**Complete the following:**
(A) In the text on the song "Nightmare," who directed the music video?
(B) Reproduce the text on the song "Nightmare" from "Composition" up to and including "on the work.".

**Excerpted text:**
"Nightmare" is a song by American singer Halsey. It was released as a single on May 17, 2019 and was sent to top 40 radio on May 21, 2019 through Capitol Records. The song was written by Halsey along with its producers Benny Blanco, Cashmere Cat, and Happy Perez. The music video, directed by Hannah Lux Davis, accompanied its release the same day. The song was added as a bonus track on the extended version of Halsey's fourth studio album If I Can't Have Love, I Want Power.

Composition
"Nightmare" is written in the key A minor with 146 beats per minute. The song contains an interpolation of "All the Things She Said" by Russian duo t.A.T.u. Elena Kiper, one of the songwriters of t.A.T.u's song, posted on her Instagram that an initial version of Halsey's track "contained an extensive interpolation of the original work" but later the sample was changed by G-Eazy, although the latter isn't credited on the work.

Promotion
In May 2019, Halsey posted a link on her social media, directing users to the website "nightma.re" to sign up for email alerts and prompting them to share what their worst nightmare is. The site gave a series of options, and upon clicking one of the options, users would be shown an explanation as to the meaning of that specific nightmare. Fans also believed that the time tickets for her recent intimate concerts went on sale, 5:17 PM, was a hint towards the date new music would be released, although Halsey claimed no knowledge of this and only said new music would be coming "sooner than you think". She then announced the single's release date on Twitter on May 9, 2019, posting a video of her revealing the title at one of her concerts, and captioning it "new single. NIGHTMARE. may 17th". Several days later, Halsey announced she had hidden lyrics of the song in five US cities: Los Angeles, Dallas, Chicago, San Francisco, and New York City.

Spatial reasoning records:
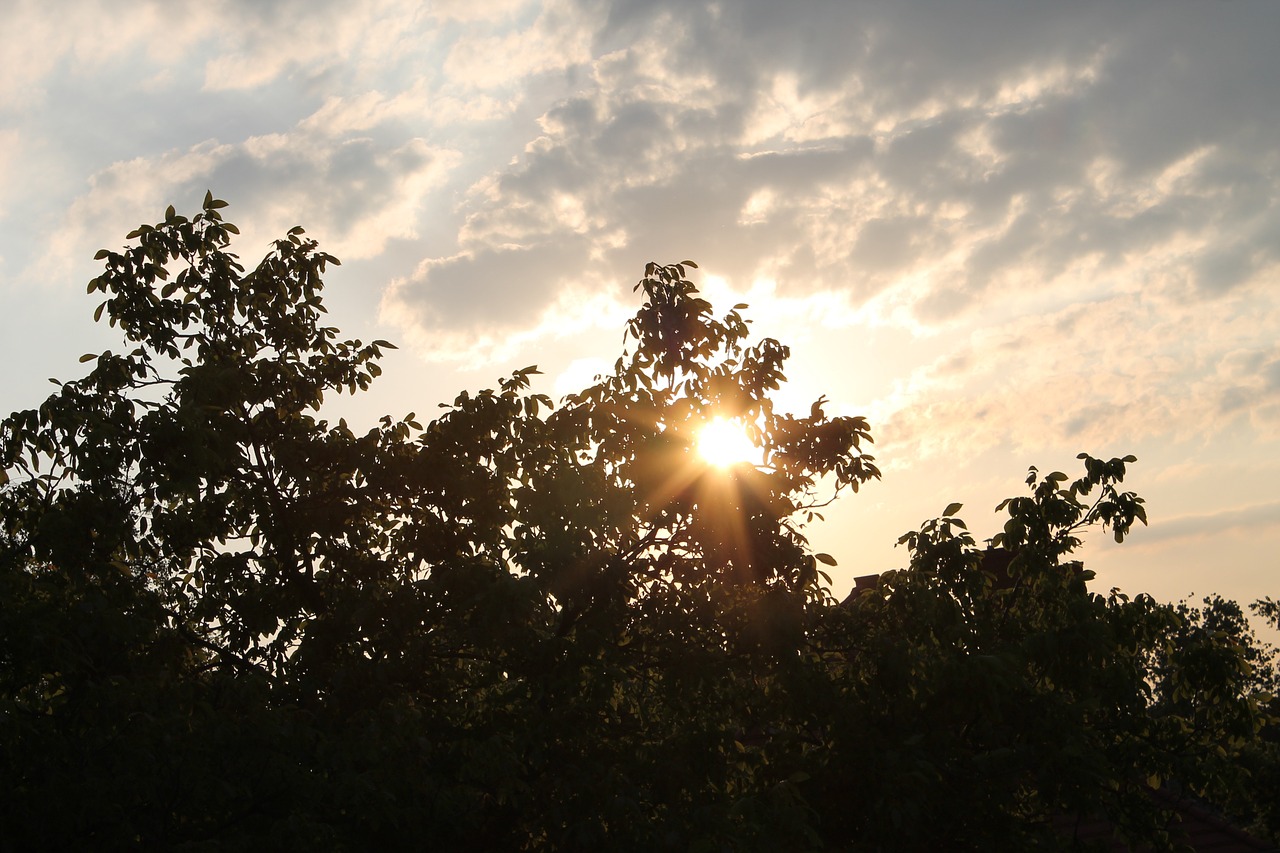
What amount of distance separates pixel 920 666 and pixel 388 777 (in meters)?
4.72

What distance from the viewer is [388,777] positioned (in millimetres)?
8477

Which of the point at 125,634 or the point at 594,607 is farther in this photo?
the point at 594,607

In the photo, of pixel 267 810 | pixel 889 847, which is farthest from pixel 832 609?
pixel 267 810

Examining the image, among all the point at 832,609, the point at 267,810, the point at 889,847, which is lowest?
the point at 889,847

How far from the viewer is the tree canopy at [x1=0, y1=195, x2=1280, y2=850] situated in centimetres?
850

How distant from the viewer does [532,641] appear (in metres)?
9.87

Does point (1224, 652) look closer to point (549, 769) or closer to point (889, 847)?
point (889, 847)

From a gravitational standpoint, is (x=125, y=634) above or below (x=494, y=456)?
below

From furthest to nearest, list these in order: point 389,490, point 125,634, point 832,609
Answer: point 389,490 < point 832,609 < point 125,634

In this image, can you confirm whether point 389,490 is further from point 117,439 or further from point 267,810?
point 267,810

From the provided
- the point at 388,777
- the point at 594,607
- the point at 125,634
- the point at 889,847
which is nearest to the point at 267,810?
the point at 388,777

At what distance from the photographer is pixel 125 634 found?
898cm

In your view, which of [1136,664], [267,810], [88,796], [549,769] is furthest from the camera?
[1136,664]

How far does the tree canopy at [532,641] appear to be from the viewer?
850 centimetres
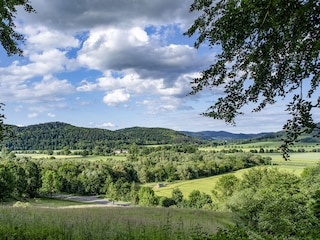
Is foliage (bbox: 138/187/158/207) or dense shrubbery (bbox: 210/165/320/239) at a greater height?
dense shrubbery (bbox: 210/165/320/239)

* * *

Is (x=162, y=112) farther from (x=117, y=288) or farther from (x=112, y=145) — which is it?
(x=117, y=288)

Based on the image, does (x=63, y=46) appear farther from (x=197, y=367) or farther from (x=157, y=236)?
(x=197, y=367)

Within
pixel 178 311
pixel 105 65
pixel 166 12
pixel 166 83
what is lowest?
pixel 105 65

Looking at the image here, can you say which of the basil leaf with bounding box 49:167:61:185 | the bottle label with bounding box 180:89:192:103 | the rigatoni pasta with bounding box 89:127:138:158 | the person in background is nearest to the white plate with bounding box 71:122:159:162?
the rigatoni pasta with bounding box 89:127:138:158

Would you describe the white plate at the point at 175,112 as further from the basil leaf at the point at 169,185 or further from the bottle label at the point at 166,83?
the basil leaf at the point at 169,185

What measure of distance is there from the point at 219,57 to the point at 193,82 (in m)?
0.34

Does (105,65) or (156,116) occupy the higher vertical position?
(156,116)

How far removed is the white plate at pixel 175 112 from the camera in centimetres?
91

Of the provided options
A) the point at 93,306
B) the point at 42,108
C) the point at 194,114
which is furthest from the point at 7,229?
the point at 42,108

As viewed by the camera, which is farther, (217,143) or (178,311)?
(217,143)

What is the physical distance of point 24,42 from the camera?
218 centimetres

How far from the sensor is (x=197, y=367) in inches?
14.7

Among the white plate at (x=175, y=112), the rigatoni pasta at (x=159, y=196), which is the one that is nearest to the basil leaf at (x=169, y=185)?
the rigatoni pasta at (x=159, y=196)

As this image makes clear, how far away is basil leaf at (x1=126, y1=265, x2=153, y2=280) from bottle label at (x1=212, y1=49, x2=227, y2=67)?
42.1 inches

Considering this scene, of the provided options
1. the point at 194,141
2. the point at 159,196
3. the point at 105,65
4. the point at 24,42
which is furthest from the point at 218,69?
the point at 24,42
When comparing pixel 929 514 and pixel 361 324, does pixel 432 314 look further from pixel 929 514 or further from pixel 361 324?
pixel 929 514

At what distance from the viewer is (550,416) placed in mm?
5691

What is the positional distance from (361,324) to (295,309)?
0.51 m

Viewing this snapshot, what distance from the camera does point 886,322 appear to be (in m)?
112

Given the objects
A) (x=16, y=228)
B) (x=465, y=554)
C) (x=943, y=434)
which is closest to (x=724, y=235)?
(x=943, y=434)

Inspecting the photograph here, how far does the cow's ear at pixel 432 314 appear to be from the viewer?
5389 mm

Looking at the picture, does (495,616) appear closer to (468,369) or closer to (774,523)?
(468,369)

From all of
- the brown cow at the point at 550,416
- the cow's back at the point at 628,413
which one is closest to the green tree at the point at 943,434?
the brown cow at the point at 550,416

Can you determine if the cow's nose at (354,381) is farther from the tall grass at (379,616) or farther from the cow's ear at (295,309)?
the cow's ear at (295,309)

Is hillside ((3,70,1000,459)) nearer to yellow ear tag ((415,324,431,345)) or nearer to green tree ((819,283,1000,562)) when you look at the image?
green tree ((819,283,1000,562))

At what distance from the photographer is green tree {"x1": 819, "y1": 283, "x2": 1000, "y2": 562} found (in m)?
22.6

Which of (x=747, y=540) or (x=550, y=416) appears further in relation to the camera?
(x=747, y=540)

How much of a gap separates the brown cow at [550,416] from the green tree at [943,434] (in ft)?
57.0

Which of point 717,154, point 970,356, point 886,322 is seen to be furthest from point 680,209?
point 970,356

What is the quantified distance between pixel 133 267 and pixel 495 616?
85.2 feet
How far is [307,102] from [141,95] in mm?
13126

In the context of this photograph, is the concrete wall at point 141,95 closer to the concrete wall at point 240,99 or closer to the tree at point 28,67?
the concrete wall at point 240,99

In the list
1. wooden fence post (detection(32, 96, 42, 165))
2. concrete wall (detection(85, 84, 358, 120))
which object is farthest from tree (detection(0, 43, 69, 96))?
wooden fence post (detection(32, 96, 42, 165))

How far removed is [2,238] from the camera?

**Task-by-task answers:**
(A) Hannah Lux Davis

(B)
Composition
"Nightmare" is written in the key A minor with 146 beats per minute. The song contains an interpolation of "All the Things She Said" by Russian duo t.A.T.u. Elena Kiper, one of the songwriters of t.A.T.u's song, posted on her Instagram that an initial version of Halsey's track "contained an extensive interpolation of the original work" but later the sample was changed by G-Eazy, although the latter isn't credited on the work.